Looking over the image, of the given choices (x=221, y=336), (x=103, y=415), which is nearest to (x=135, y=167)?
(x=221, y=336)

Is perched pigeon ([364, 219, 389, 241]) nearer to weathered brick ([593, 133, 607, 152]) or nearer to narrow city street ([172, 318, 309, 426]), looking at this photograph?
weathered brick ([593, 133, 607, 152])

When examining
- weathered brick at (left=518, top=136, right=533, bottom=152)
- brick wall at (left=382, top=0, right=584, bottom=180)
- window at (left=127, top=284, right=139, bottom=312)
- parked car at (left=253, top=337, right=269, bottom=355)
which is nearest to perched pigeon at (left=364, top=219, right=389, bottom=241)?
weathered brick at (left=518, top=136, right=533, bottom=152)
++++++
### TASK DESCRIPTION
Please copy the rows above, swapping each "perched pigeon" for "resting pigeon" and leaving everything else unchanged.

### THE RESULT
Looking over the image, of the given choices (x=221, y=336), (x=103, y=415), which is nearest to (x=135, y=167)?
(x=221, y=336)

Is resting pigeon ([364, 219, 389, 241]) nearer to weathered brick ([593, 133, 607, 152]) or nearer to narrow city street ([172, 318, 309, 426]), looking at this photograph?
weathered brick ([593, 133, 607, 152])

When examining
- weathered brick at (left=518, top=136, right=533, bottom=152)
- brick wall at (left=382, top=0, right=584, bottom=180)
- window at (left=127, top=284, right=139, bottom=312)
- parked car at (left=253, top=337, right=269, bottom=355)
which is nearest to resting pigeon at (left=364, top=219, right=389, bottom=241)?
weathered brick at (left=518, top=136, right=533, bottom=152)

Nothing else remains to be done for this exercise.